Been unsuccessful setting a spark cluster that can read AWS s3 files. The software I used are as follows:
Hadoop 3.2 was built against 1.11.563; stick the full shaded sdk of that specific version in your classpath "aws-java-sdk-bundle" and all should be well.

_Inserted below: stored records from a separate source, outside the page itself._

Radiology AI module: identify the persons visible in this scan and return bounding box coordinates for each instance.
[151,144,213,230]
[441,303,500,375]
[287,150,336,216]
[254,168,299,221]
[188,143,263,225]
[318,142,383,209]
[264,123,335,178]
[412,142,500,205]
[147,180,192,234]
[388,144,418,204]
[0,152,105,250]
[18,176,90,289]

The SDK has been "fussy" in the past...and upgrade invariably causes surprises. For the curious Qualifying an AWS SDK update. It's probably about time someone does it again.
I was able to solve this issue on Spark 3.0/ Hadoop 3.2. I documented my answer here as well - AWS EKS Spark 3.0, Hadoop 3.2 Error - NoClassDefFoundError: com/amazonaws/services/s3/model/MultiObjectDeleteException
Use following AWS Java SDK bundle and this issue will be solved -
aws-java-sdk-bundle-1.11.874.jar (https://mvnrepository.com/artifact/com.amazonaws/aws-java-sdk-bundle/1.11.874)
So I cleaned-up everything and re-installed the following versions of jars and it worked: hadoop-aws-2.7.4.jar, aws-java-sdk-1.7.4.2.jar. Spark install version: spark-2.4.7-bin-hadoop2.7. Python version: Python 3.6.